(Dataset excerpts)
══════
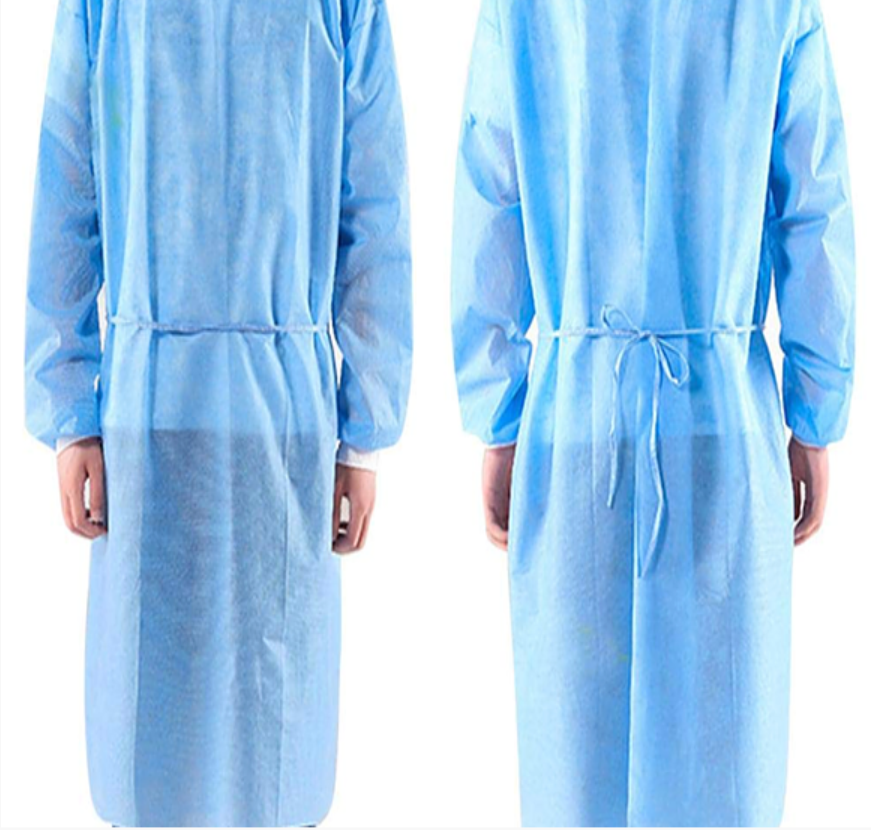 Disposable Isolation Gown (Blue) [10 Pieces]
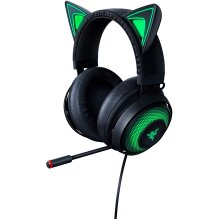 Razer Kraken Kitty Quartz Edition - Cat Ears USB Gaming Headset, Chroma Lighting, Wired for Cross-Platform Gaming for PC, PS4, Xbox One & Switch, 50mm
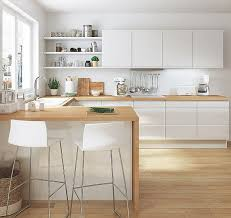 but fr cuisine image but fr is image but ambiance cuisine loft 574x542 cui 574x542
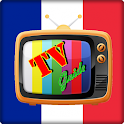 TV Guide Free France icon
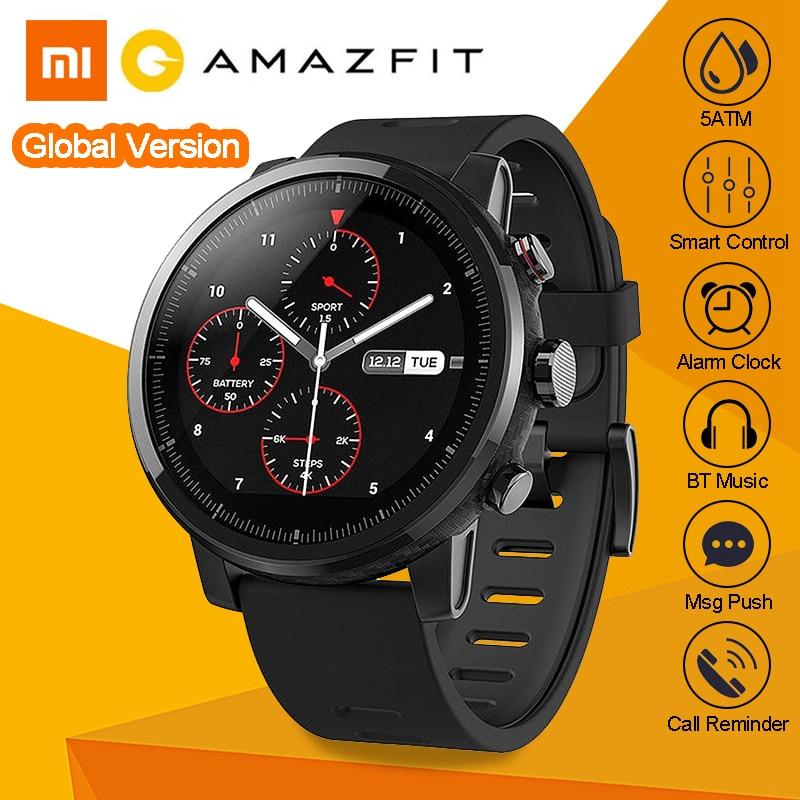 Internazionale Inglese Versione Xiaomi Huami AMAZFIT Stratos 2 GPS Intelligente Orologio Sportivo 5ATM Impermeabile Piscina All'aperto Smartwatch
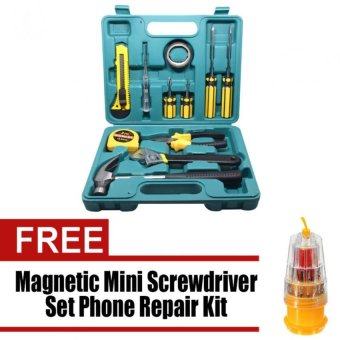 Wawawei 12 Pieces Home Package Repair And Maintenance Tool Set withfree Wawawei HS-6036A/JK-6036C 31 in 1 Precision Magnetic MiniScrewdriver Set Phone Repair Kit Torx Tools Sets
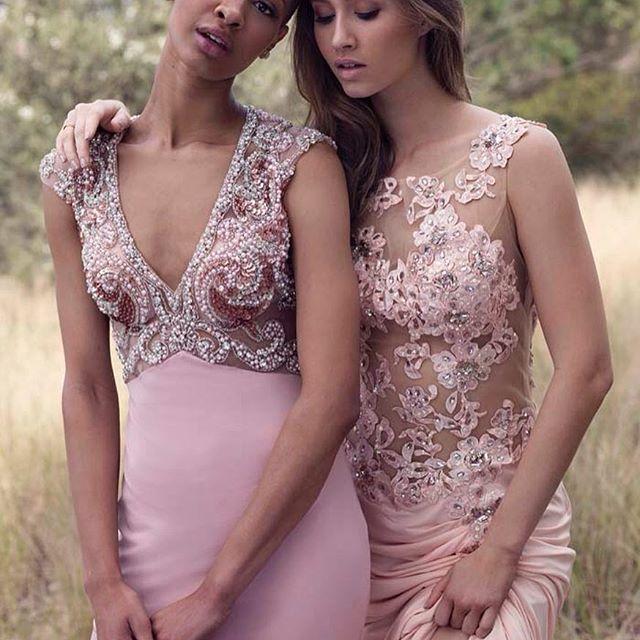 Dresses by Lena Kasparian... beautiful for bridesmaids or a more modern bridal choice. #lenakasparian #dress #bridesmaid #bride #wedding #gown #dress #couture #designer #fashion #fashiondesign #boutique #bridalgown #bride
══════
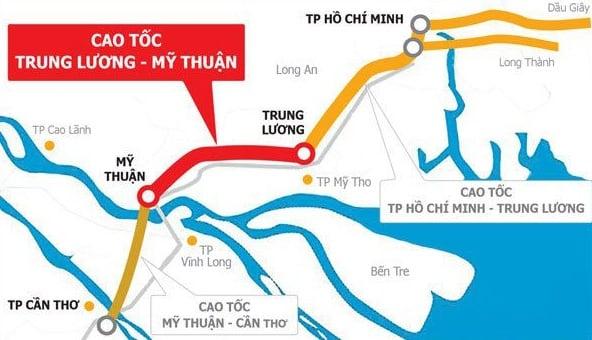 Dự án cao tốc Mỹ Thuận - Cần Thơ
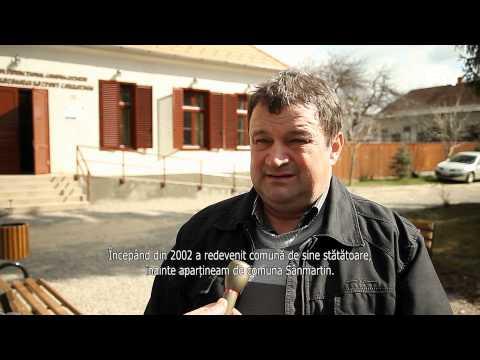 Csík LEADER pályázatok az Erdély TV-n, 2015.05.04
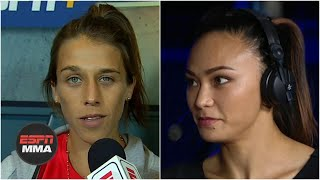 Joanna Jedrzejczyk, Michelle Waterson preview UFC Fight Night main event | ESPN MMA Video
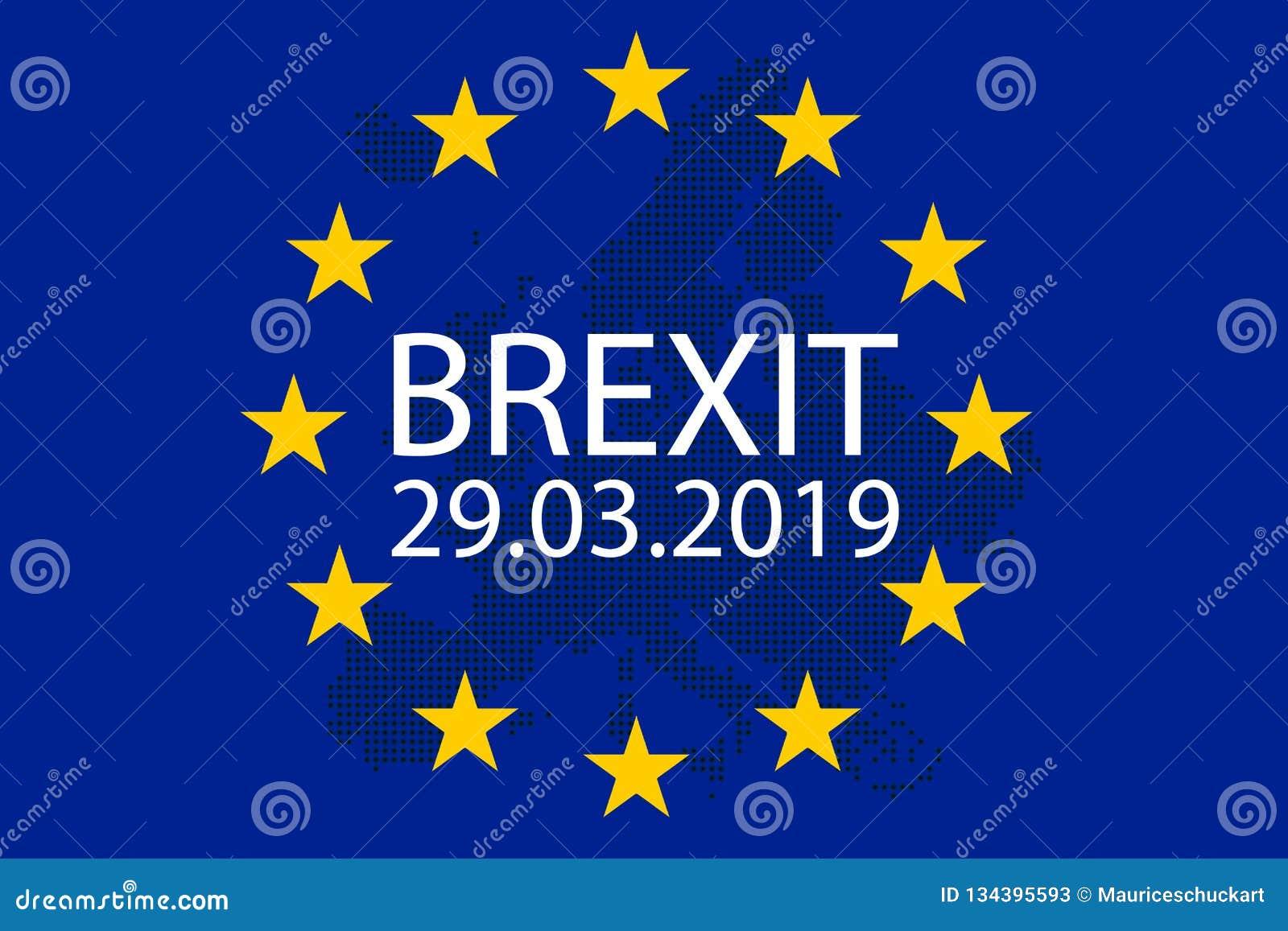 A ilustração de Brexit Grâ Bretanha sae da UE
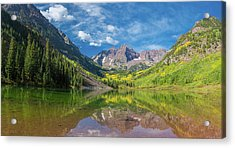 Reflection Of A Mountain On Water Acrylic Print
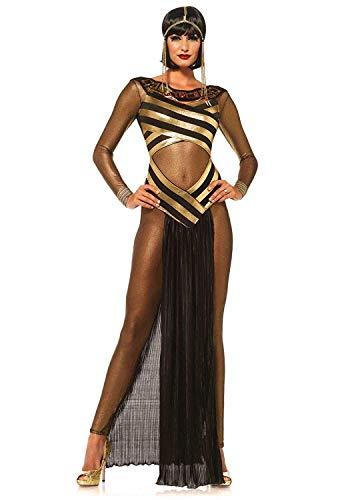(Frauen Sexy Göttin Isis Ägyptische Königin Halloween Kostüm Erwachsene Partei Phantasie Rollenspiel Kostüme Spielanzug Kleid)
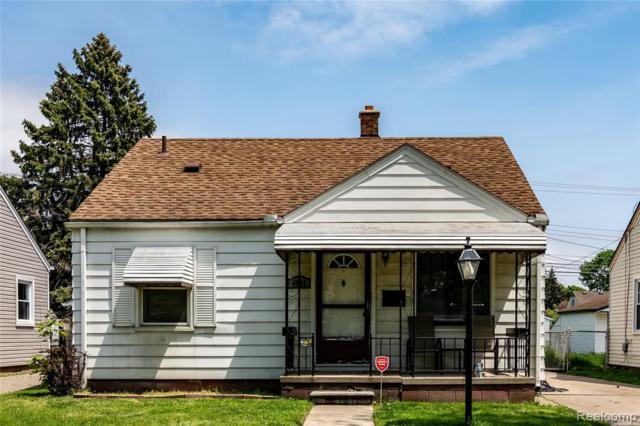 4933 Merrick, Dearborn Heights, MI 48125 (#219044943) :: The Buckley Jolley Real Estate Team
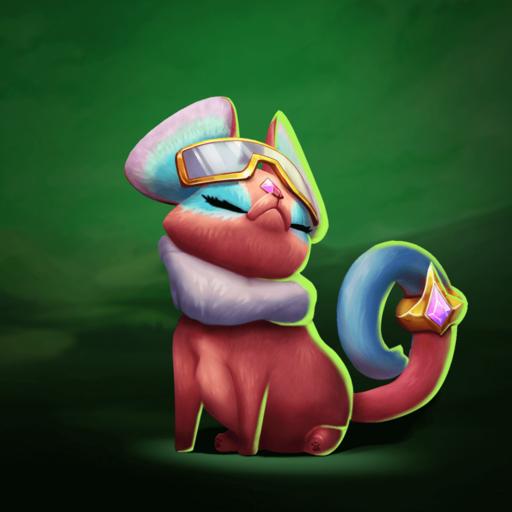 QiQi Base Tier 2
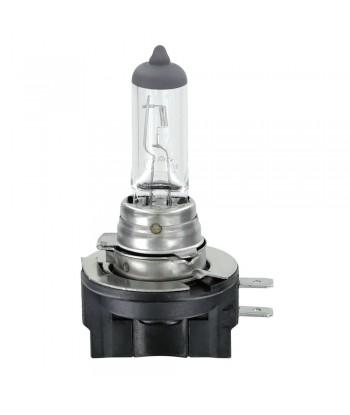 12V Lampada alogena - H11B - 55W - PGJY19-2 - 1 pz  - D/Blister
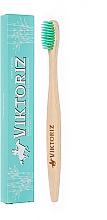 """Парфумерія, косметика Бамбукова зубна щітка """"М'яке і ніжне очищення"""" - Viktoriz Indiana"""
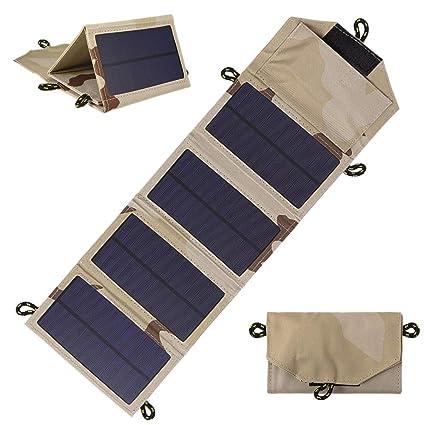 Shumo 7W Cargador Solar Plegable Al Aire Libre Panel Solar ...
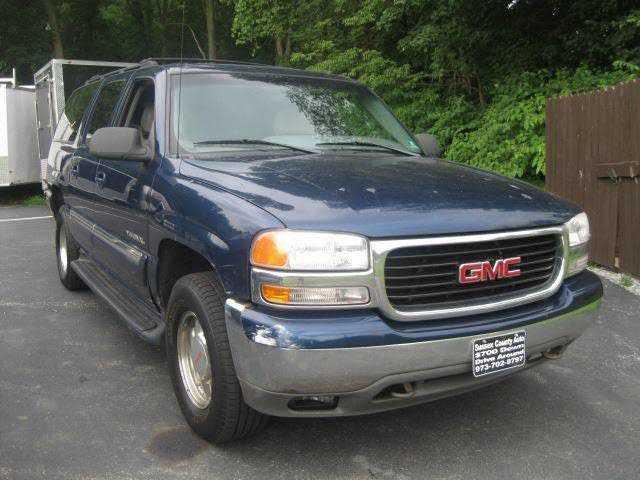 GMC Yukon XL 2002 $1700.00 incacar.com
══════
* Activity:
Within the entries above, give again exactly the lines starting at the one that contains "Joanna Jedrzejczyk, Michelle" and ending at the one that contains "12V Lampada alogena", leaving out the pictures.

* Solution:
 Joanna Jedrzejczyk, Michelle Waterson preview UFC Fight Night main event | ESPN MMA Video
 A ilustração de Brexit Grâ Bretanha sae da UE
 Reflection Of A Mountain On Water Acrylic Print
(Frauen Sexy Göttin Isis Ägyptische Königin Halloween Kostüm Erwachsene Partei Phantasie Rollenspiel Kostüme Spielanzug Kleid)
 4933 Merrick, Dearborn Heights, MI 48125 (#219044943) :: The Buckley Jolley Real Estate Team
 QiQi Base Tier 2
 12V Lampada alogena - H11B - 55W - PGJY19-2 - 1 pz  - D/Blister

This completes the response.